#### TASKS TO PERFORM
1. Do these statements agree with the ColumnName labeler tutorial? Answer yes or no for each and quote the tutorial's deciding words.
(a) The parameters set the positive threshold configuration to 85.
(b) The label mapping assigns the value 2 to "address".
(c) The load_from_library option loads a labeler by specifying its name in the resources/ folder.
2. Could you carry on the ColumnName labeler tutorial from the point where it stops?

#### SUPPLIED TEXT
==================================================

View this notebook on GitHub

ColumnName Labeler Tutorial

This notebook teaches how to use the existing ColumnNameModel:

  1. Loading and utilizing the pre-existing ColumnNameModel

  2. Run the labeler

First, let’s import the libraries needed for this example.

[ ]:
import os
import sys
import json
from pprint import pprint

import pandas as pd

try:
    import dataprofiler as dp
except ImportError:
    sys.path.insert(0, '../..')
    import dataprofiler as dp

Loading and predicting using a pre-existing model using load_from_library

The easiest option for users is to load_from_library by specifying the name for the labeler in the resources/ folder. Quickly import and start predicting with any model from the Data Profiler’s library of models available.

[ ]:
labeler_from_library = dp.DataLabeler.load_from_library('column_name_labeler')
[ ]:
labeler_from_library.predict(data=["ssn"])

Loading and using the pre-existing column name labeler using load_with_components

For example purposes here, we will import the exsting ColumnName labeler via the load_with_components command from the dp.DataLabeler. This shows a bit more of the details of the data labeler’s flow.

[ ]:
parameters = {
            "true_positive_dict": [
                {"attribute": "ssn", "label": "ssn"},
                {"attribute": "suffix", "label": "name"},
                {"attribute": "my_home_address", "label": "address"},
            ],
            "false_positive_dict": [
                {
                    "attribute": "contract_number",
                    "label": "ssn",
                },
                {
                    "attribute": "role",
                    "label": "name",
                },
                {
                    "attribute": "send_address",
                    "label": "address",
                },
            ],
            "negative_threshold_config": 50,
            "positive_threshold_config": 85,
            "include_label": True,
        }

label_mapping = {"ssn": 1, "name": 2, "address": 3}
[ ]:
# pre processor
preprocessor = dp.labelers.data_processing.DirectPassPreprocessor()

# model
from dataprofiler.labelers.column_name_model import ColumnNameModel
model = ColumnNameModel(
    parameters=parameters,
    label_mapping=label_mapping,
)


# post processor
postprocessor = dp.labelers.data_processing.ColumnNameModelPostprocessor()
[ ]:
data_labeler = dp.DataLabeler.load_with_components(
    preprocessor=preprocessor,
    model=model,
    postprocessor=postprocessor,
)
data_labeler.model.help()
[ ]:
pprint(data_labeler.label_mapping)
[ ]:
pprint(data_labeler.model._parameters)

==================================================

[Raw data]
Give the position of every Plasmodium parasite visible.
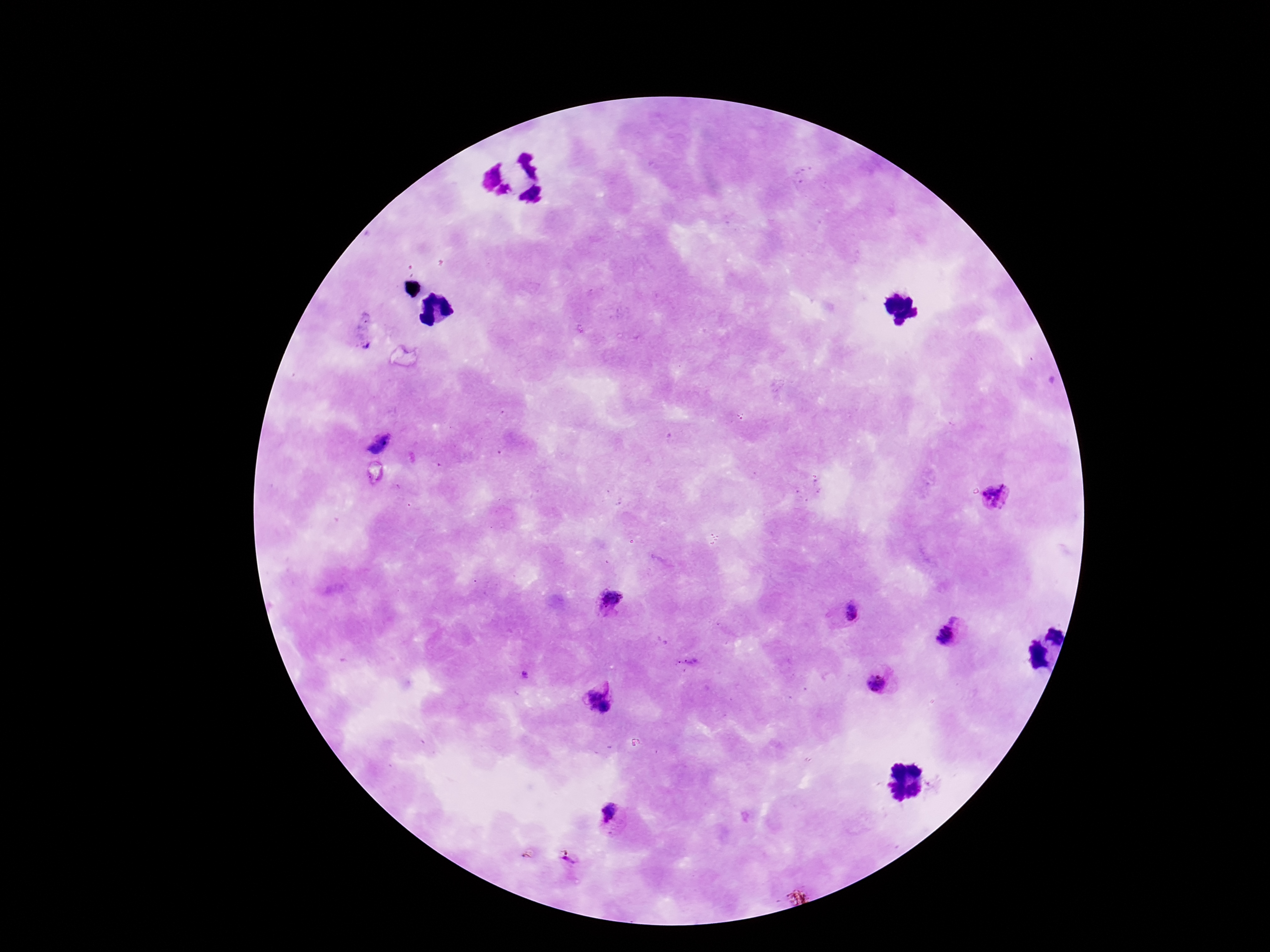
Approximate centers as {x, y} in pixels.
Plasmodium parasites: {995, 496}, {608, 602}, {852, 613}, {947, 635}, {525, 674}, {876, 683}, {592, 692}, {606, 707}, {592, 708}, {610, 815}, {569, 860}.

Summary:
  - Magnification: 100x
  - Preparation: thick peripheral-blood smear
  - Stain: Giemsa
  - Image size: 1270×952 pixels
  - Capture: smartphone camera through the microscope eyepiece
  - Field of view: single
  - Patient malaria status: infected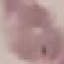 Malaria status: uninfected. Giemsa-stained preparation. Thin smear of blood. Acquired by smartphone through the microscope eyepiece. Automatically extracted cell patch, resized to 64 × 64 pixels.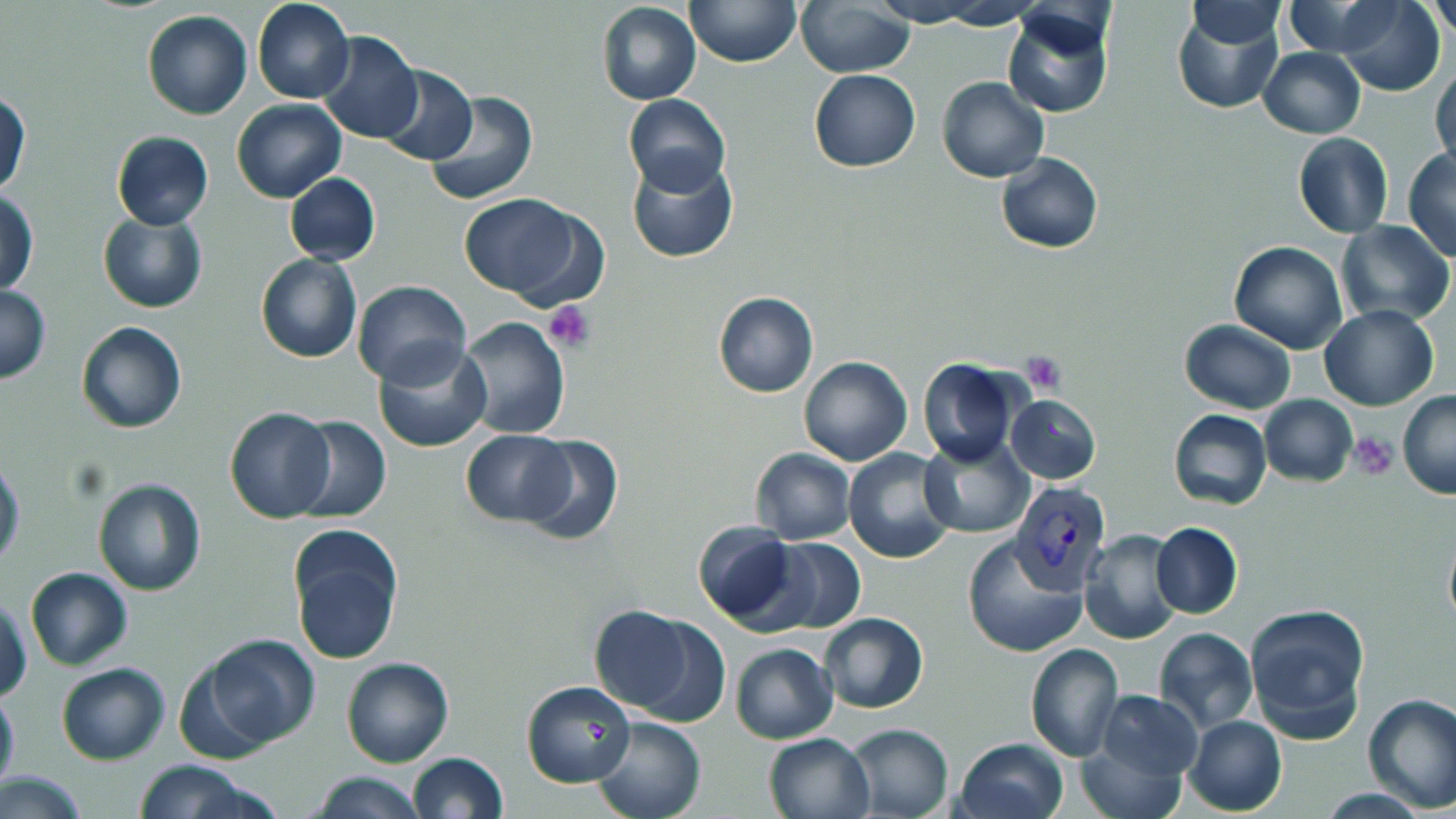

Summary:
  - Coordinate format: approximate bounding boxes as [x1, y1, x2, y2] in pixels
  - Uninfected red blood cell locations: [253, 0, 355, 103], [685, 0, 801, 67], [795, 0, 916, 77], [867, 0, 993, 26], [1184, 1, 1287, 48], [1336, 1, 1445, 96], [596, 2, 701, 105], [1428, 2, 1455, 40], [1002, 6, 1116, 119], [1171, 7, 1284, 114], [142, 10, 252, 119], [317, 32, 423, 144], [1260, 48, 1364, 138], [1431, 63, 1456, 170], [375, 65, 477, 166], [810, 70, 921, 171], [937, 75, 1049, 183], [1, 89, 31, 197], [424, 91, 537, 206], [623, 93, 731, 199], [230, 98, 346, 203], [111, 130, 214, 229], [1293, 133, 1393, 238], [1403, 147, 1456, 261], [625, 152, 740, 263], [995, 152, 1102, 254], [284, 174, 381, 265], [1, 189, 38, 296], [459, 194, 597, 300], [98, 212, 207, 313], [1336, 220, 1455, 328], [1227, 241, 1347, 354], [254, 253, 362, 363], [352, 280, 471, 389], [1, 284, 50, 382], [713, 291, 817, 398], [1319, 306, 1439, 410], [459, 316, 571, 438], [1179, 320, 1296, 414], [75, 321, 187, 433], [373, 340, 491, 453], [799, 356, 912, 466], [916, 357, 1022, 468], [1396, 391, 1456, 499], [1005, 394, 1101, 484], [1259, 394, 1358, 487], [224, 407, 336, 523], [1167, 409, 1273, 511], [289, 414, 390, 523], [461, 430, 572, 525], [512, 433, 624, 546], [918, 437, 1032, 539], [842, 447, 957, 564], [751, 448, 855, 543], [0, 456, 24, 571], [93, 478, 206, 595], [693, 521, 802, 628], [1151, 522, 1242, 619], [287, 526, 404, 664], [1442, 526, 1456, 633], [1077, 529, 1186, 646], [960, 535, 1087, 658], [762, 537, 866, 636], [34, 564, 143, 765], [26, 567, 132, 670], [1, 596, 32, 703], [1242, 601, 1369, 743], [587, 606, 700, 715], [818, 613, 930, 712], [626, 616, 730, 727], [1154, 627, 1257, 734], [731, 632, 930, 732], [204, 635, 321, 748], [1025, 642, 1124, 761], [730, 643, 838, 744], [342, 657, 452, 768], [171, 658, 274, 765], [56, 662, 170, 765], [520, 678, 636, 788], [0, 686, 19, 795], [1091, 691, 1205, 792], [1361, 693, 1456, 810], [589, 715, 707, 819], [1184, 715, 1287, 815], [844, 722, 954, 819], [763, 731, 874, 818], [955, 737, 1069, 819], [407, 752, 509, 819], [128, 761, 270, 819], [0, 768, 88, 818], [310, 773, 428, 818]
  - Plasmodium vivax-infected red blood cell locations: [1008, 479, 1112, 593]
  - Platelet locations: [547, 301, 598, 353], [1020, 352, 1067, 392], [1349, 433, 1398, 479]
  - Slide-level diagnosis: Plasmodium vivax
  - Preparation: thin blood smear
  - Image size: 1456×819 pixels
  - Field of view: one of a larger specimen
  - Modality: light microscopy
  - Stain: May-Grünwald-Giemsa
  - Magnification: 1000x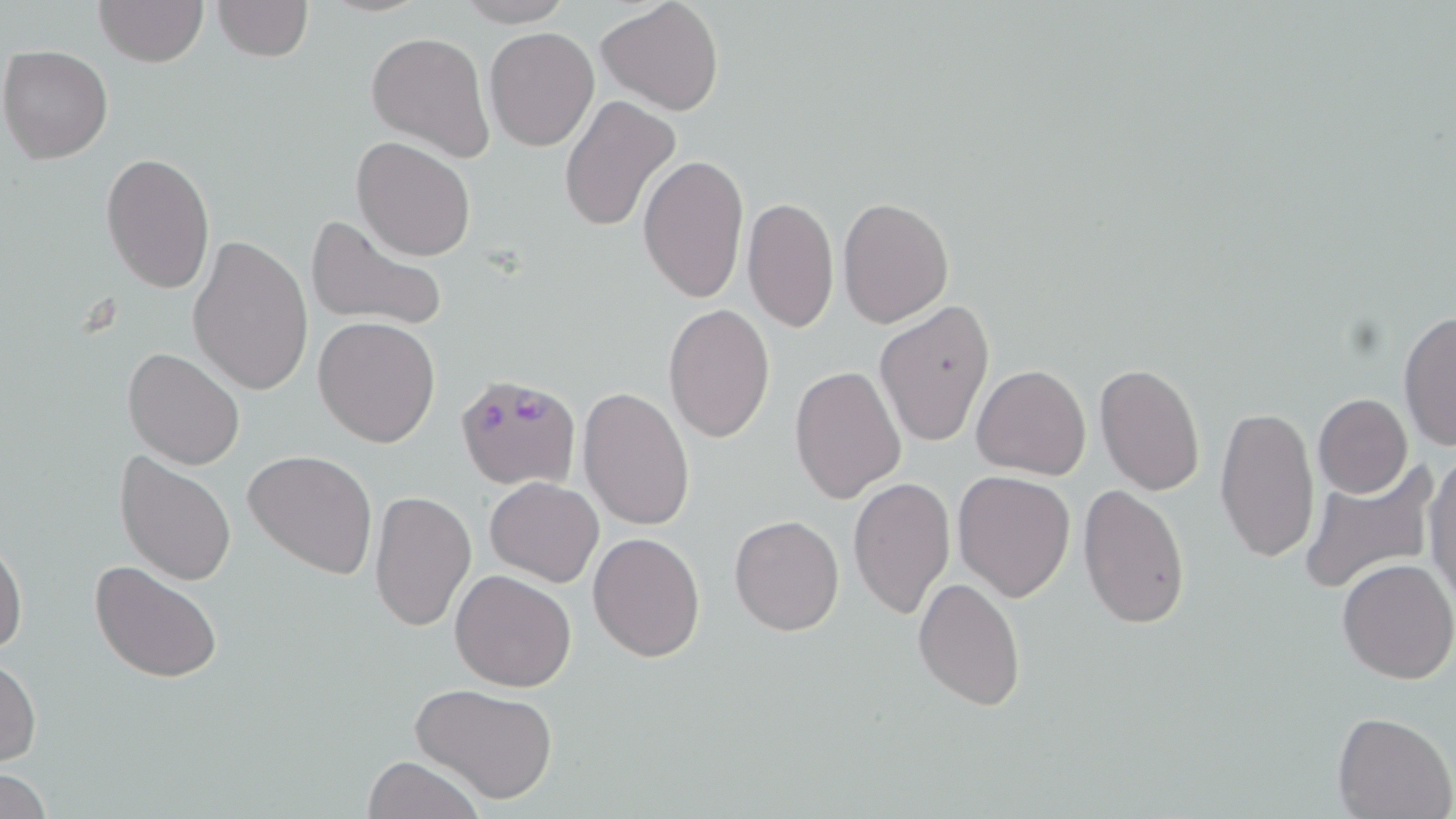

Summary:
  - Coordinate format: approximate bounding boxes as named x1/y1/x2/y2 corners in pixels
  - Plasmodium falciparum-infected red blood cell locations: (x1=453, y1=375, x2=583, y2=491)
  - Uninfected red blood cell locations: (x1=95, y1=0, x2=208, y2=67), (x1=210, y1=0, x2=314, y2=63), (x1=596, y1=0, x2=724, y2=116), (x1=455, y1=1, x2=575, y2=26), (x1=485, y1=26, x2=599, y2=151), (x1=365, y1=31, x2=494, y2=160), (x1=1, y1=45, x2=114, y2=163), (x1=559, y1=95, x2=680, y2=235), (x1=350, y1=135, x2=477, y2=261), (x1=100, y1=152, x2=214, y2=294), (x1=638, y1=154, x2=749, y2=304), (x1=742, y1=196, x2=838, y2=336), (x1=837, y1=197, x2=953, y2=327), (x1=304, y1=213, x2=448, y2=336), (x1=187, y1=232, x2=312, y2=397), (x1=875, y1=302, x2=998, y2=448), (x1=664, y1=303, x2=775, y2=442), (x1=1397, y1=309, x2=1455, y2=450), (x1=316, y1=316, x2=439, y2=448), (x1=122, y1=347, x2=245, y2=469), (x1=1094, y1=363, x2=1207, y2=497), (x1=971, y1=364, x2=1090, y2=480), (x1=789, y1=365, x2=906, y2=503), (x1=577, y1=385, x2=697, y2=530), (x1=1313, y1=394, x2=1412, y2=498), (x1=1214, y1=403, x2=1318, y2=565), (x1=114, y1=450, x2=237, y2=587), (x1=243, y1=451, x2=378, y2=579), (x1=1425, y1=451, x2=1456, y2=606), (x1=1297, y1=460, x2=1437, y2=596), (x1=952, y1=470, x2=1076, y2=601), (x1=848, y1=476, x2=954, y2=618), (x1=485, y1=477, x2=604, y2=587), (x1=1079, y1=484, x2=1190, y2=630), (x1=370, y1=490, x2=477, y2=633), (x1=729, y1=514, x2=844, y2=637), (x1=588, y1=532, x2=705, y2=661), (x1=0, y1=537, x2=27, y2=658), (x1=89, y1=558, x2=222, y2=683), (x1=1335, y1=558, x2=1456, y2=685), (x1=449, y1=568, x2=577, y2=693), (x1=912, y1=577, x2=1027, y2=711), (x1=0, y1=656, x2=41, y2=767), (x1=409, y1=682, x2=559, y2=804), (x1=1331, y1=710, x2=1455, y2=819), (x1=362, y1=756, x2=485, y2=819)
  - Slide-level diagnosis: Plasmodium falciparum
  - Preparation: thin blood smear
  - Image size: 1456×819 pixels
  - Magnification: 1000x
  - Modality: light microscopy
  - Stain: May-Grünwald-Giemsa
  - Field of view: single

==================================================

#### EXPECTED OUTPUTS
1.
(a) Yes: "positive_threshold_config": 85
(b) No: label_mapping = {"ssn": 1, "name": 2, "address": 3}
(c) Yes: "by specifying the name for the labeler in the resources/ folder"

2.
Predicting with the ColumnName labeler

In the prediction below, the data will be passed into to stages in the background - 1) compare_negative: The idea behind the compare_negative is to first filter out any possibility of flagging a false positive in the model prediction. In this step, the confidence value is checked and if the similarity is too close to being a false positive, that particular string in the data is removed and not returned to the compare_positive. - 2) compare_positive: Finally the data is passed to the compare_positive step and checked for similarity with the the true_positive_dict values. Again, during this stage the positive_threshold_config is used to filter the results to only those data values that are greater than or equal to the positive_threshold_config provided by the user.

[ ]:
# evaluate a prediction using the default parameters
data_labeler.predict(data=["ssn", "name", "address"])

Replacing the parameters in the existing labeler

We can achieve this by: 1. Setting the label mapping to the new labels 2. Setting the model parameters which include: true_positive_dict, false_positive_dict, negative_threshold_config, positive_threshold_config, and include_label

where true_positive_dict and false_positive_dict are lists of dicts, negative_threshold_config and positive_threshold_config are integer values between 0 and 100, and include_label is a boolean value that determines if the output should include the prediction labels or only the confidence values.

Below, we created 4 labels where other is the default_label.

[ ]:
data_labeler.set_labels({'other': 0, "funky_one": 1, "funky_two": 2, "funky_three": 3})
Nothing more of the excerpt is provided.